This one pan Ranch Chicken and Rice Casserole couldn’t be easier to make. Chopped chicken gets marinated in Ranch dressing and added to rice, vegetables and chicken broth to bake topped with two cheeses and crispy bacon. This comfort food meal feeds a crowd!
I’m a big chicken tender Ranch dressing dipper myself. LOVE Ranch dressing and especially my Homemade Buttermilk Ranch Dressing. When ever we hit up a local restaurant for something quick I always order the chicken tenders with a side of Ranch dressing.
So when time is tight and you need a quick dinner, this Ranch Chicken and Rice Casserole is often one I choose to make.
What could be easier then cooking up some bacon as the oven warms up, cutting up chicken into bite size pieces and toss them in some Ranch dressing.
In a baking dish it goes along with some diced up onions and broccoli. Sprinkle the rice over it all and pour in the chicken broth.
Easy peasy right?
Layer on some shredded cheddar and mozzarella cheeses and in the oven it goes, covered, for 50 minutes and dinner is served!

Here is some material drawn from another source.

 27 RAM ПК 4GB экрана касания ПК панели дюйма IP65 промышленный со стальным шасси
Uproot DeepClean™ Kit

With some more bacon crumbled on top before serving this one is sure to please.
Ranch Chicken and Rice Casserole
- 8 slices bacon (cut into bite size pieces)
- 2 lbs chicken breasts, boneless, skinless (cut into bite sized pieces)
- 1/2 cup Ranch dressing
- 1 tsp black pepper
- 1/2 tsp kosher salt
- 1/8 tsp cayenne pepper (optional)
- 1 1/4 cup white rice long grain
- 1 onion medium, diced small
- 2 cups broccoli florets chopped
- 2 1/2 cups chicken broth
- 1 cup cheddar cheese shredded
- 1/2 cup mozzarella shredded
- Preheat oven to 350°F.
- Chop bacon slices into small pieces and cook in hot skillet until crisp. Set aside. Chop broccoli into small bite size pieces.

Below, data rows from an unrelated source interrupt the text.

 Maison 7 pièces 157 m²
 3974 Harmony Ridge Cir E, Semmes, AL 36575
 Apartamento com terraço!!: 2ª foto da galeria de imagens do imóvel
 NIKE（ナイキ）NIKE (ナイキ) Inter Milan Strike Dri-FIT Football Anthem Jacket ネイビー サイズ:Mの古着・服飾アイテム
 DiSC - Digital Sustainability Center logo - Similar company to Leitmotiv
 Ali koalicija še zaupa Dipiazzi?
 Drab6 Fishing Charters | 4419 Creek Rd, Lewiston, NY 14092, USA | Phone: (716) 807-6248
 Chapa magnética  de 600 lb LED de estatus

- In a bowl mix together the chopped chicken, Ranch salad dressing, salt, black pepper and cayenne (optional). Set aside.
- Add the Ranch chicken, onion, broccoli, bacon (reserving half for garnish) to a 13x9” baking dish.

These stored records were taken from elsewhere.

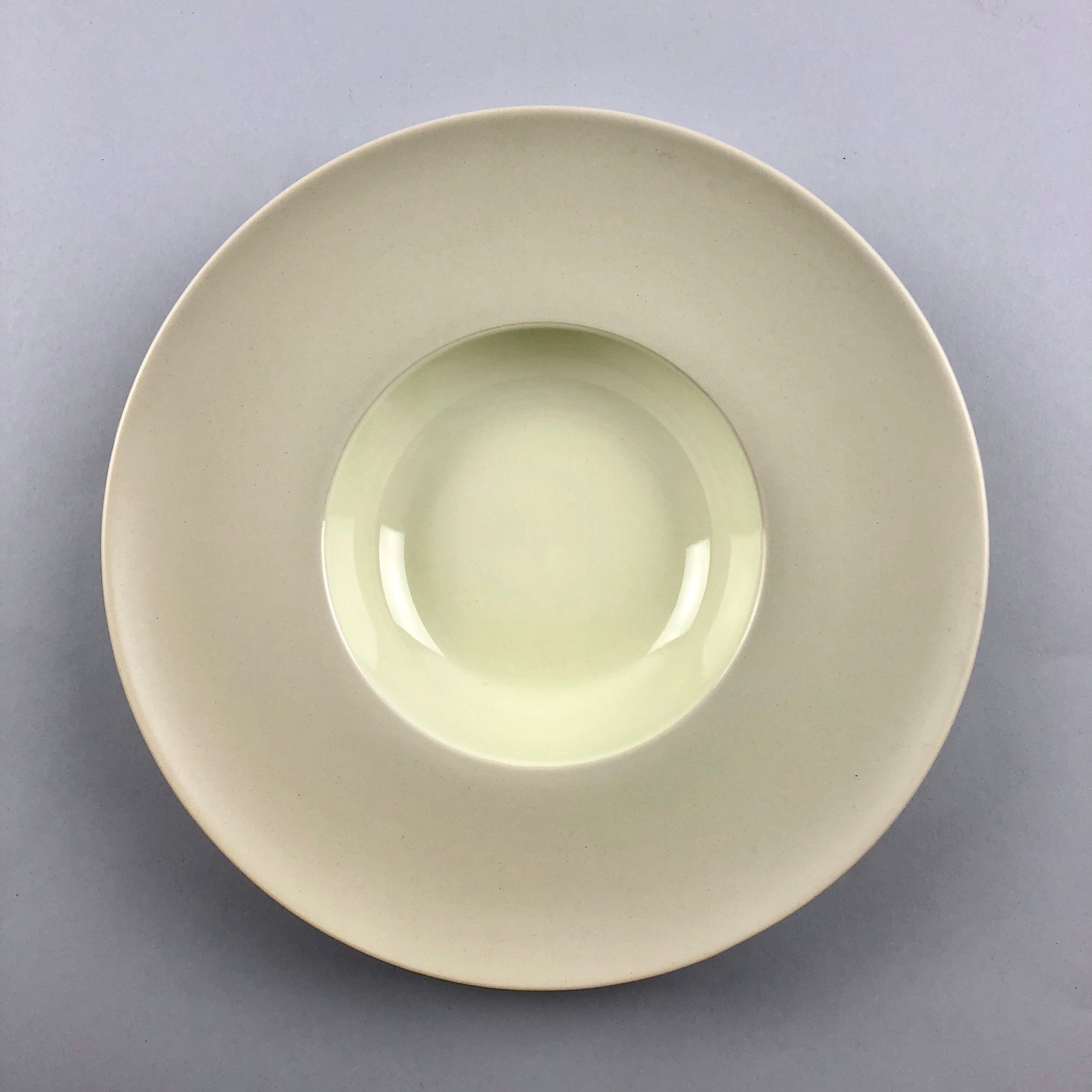 Restaurant Equipment Supply Discount Manhattan OSARA New York 纽约 뉴욕 레스토랑 日式厨具 Beige Matte Dish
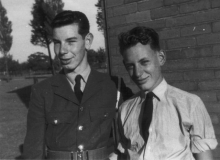 3._AAs_Dyer_and_Bramley_RAF_Bircham_Newton_-_1962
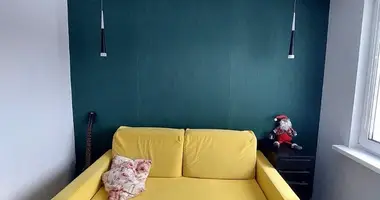 Apartamento 3 habitaciones en Pryluki, Belarús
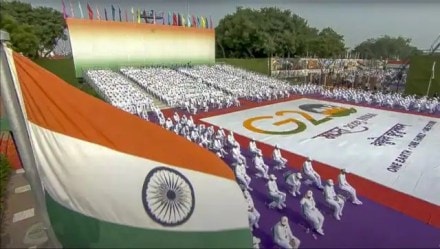 77th Independence Day: Global leaders extend heartfelt wishes to India 77th Independence Day: Global leaders extend heartfelt wishes to India
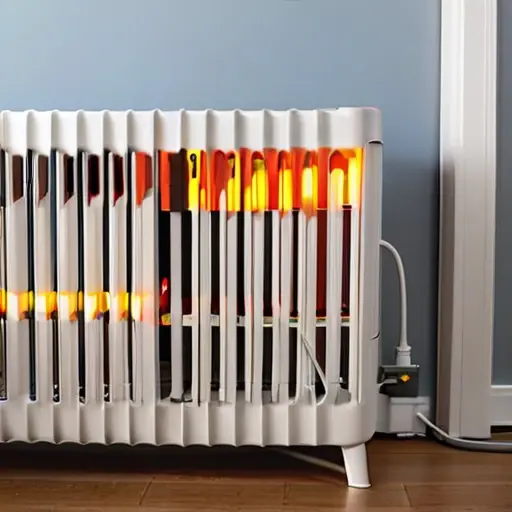 Что предусмотреть для отопления помещений с разной интенсивностью использования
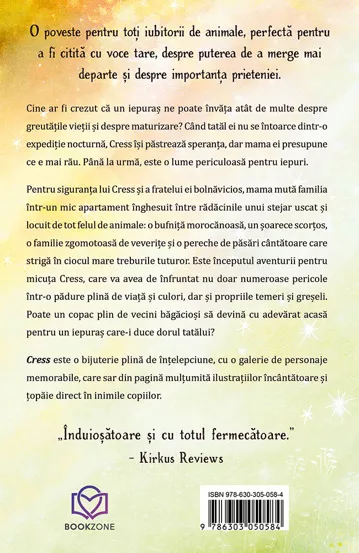 Cartile mele cu superputeri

- Sprinkle the rice on top, pour chicken broth over all. Stir to mix well, distributing evenly to pan edges.
- Sprinkle cheddar and mozzarella cheeses on top. Cover baking dish with aluminum foil and bake for 30 minutes.
- Remove foil and bake another 15-20 minutes more, until chicken and rice is fully cooked.
- Remove from oven and garnish with remaining bacon and parsley before serving.